Using CLR integration to compress BLOBs/CLOBs in SQL Server 2005

  • I have not tried SQLCompress.NET.  We are less inclined to use smaller third party add ons.  Not that they're bad, but in the end, the corporate red-tape involved in getting them in house and supportable exceeds the cost of building some of those capabilities ourselves... not to mention the general hassle of dealing with "the man".

    Thanks!

  • JoeA (3/5/2007)


    Hi Yoel - I enjoyed your article on blob compression - but I believe there is a bug in the compression function...

    .....I determined that the cause of the problem is that the blobData.Length (the length of the byte array) value is not reliable - it didn't actually match the length of the blob data. It was often 6-8K when the actual data was much smaller, even zero length. If I use blob.Length (the length of the SqlBytes parameter) when writing to the compression stream, I got the results I expected.

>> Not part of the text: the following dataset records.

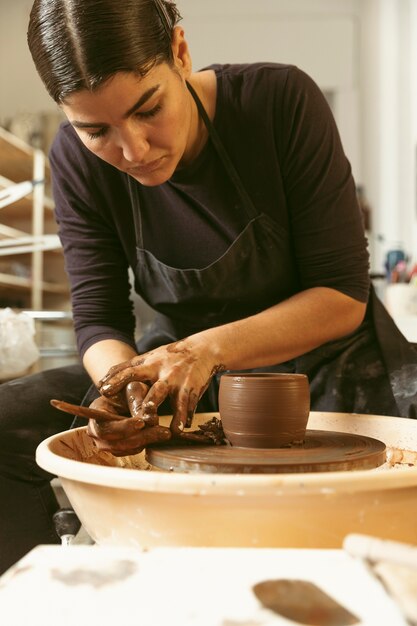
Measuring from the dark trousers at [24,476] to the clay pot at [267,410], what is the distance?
451 millimetres

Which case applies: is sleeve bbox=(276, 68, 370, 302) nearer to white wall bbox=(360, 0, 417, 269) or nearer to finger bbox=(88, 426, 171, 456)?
finger bbox=(88, 426, 171, 456)

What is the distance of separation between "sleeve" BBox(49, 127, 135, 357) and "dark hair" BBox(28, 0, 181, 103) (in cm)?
33

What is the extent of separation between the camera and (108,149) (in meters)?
1.04

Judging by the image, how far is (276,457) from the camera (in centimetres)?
77

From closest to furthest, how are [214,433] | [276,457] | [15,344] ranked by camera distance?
[276,457] < [214,433] < [15,344]

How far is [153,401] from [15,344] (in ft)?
4.10

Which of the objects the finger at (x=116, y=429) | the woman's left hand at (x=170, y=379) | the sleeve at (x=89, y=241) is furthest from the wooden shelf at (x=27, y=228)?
the finger at (x=116, y=429)

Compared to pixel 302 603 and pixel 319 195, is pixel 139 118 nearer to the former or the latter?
pixel 319 195

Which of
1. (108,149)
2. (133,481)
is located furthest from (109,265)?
(133,481)

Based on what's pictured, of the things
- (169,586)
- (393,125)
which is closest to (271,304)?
(169,586)

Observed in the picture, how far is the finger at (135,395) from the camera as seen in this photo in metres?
0.85

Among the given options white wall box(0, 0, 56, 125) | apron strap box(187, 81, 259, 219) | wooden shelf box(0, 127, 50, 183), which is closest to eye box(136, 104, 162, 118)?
apron strap box(187, 81, 259, 219)

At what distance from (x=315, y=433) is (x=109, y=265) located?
2.03 feet

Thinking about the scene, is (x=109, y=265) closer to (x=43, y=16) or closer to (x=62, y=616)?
(x=43, y=16)
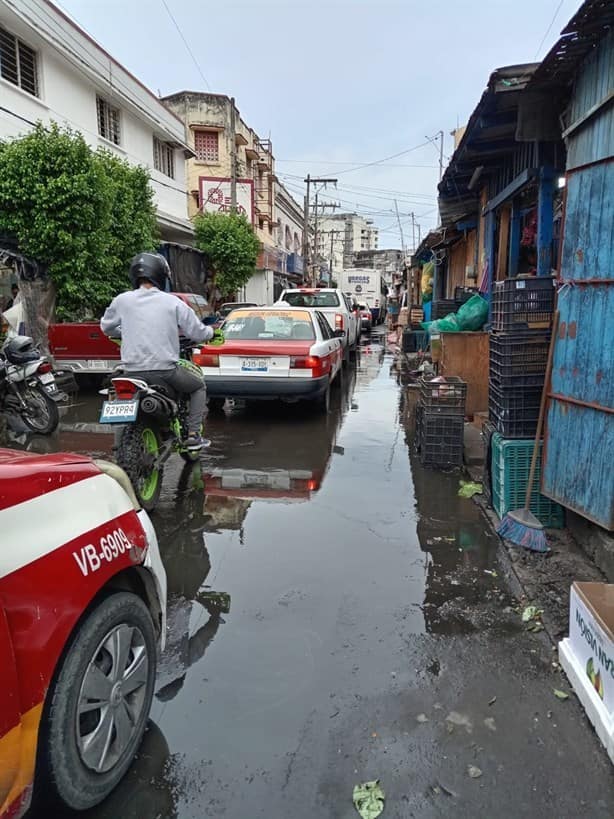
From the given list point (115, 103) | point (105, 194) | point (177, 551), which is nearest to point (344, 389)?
point (105, 194)

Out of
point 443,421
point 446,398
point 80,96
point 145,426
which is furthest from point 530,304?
point 80,96

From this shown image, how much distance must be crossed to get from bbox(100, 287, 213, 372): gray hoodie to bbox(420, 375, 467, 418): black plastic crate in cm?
272

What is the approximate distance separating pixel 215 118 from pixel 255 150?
508 cm

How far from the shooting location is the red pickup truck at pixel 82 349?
10242 millimetres

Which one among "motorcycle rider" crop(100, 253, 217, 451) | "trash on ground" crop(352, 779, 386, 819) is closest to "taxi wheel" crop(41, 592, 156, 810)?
"trash on ground" crop(352, 779, 386, 819)

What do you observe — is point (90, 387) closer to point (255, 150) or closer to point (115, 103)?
→ point (115, 103)

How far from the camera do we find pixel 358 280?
39.4m

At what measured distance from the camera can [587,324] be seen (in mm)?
3930

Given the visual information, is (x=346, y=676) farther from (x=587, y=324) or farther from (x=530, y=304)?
(x=530, y=304)

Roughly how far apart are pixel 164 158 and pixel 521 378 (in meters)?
21.9

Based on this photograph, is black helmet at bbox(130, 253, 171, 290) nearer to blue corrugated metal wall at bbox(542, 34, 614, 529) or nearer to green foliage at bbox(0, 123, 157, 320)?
blue corrugated metal wall at bbox(542, 34, 614, 529)

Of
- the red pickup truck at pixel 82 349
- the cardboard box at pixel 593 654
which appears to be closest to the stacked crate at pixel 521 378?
the cardboard box at pixel 593 654

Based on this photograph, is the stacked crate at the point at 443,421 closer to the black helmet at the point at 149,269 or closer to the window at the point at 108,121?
the black helmet at the point at 149,269

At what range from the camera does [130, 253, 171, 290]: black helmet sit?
507 cm
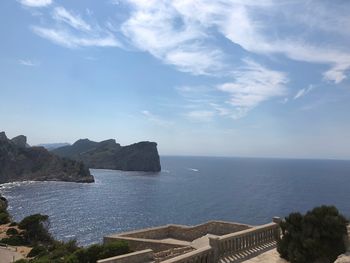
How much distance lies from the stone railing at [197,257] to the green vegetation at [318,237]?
2.81 meters

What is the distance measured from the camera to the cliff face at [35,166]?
171375 mm

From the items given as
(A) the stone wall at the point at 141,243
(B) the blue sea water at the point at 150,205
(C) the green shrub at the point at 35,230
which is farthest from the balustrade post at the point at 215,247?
(B) the blue sea water at the point at 150,205

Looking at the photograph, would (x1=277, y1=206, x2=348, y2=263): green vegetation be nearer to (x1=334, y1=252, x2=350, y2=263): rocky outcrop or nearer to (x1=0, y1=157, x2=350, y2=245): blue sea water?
(x1=334, y1=252, x2=350, y2=263): rocky outcrop

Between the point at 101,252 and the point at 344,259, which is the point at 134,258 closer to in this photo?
the point at 101,252

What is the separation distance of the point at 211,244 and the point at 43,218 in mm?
54888

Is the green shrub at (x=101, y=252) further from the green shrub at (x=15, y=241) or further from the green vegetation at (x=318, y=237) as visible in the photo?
the green shrub at (x=15, y=241)

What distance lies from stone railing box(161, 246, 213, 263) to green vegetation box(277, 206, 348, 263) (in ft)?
9.23

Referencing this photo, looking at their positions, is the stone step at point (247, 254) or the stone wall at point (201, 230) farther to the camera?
the stone wall at point (201, 230)

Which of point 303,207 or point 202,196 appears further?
point 202,196

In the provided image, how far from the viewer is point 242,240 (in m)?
13.4

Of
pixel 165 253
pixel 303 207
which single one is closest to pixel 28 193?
pixel 303 207

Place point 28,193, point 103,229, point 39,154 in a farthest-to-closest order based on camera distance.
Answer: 1. point 39,154
2. point 28,193
3. point 103,229

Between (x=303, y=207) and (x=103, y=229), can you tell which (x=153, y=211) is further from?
(x=303, y=207)

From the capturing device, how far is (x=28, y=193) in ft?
406
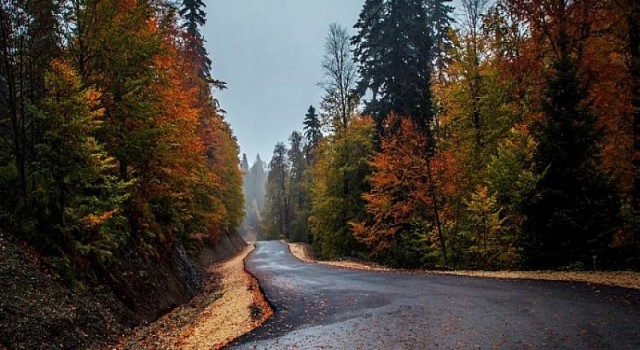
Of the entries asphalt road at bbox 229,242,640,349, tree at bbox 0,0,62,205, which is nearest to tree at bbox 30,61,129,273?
tree at bbox 0,0,62,205

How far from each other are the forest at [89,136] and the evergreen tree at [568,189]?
12299 millimetres

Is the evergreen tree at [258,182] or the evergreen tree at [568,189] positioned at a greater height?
the evergreen tree at [258,182]

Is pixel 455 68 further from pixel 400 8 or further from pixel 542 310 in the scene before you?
pixel 542 310

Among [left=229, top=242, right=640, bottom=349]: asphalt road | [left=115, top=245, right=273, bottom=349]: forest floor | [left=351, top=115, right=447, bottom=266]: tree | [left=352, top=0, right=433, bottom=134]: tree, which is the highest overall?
[left=352, top=0, right=433, bottom=134]: tree

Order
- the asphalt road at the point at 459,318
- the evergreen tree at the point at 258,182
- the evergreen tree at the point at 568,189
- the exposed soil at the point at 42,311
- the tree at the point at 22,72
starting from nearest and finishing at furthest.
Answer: the exposed soil at the point at 42,311
the asphalt road at the point at 459,318
the tree at the point at 22,72
the evergreen tree at the point at 568,189
the evergreen tree at the point at 258,182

    Just wanted to let you and the readers know what I found... please validate as you see fit

    Oh, BTW - We are thinking about using blob compression to reduce our SAN chargeback costs (which are insanely high) - the blob data we're compressing needs to be online with the active data in our application, but isn't updated after it's inserted, and isn't selected very often relative to the rest of the data; so the compute costs are manageble.

    MANY MANY THANKS, JoeA!!!

    I was also hit by this exact bug.

    Compress/Decompress simply corrupted the data... Decompression actually blew it even bigger.

    So this one change fix my issue.

    (SQL 2005 SP2 build 2005.090.3073.00, btw.)

    Also THANKS to Yoel!!

    This solution should actually work well for document archiving (my exact case). The BLOB data is still available to the users, but actual usage of it is low. Thusly, the performance is non-issue at all. But the space savings and availability is a huge benefit.

  • An hour later I have some bad news.

    As soon as I attempted to put a bit of a real load on the SQLCLR compresson and push through some real data, things exploded:

    Msg 6532, Level 16, State 49, Line 1

    .NET Framework execution was aborted by escalation policy because of out of memory.

    System.Threading.ThreadAbortException: Thread was being aborted.

    System.Threading.ThreadAbortException:

    at System.IO.MemoryStream.set_Capacity(Int32 value)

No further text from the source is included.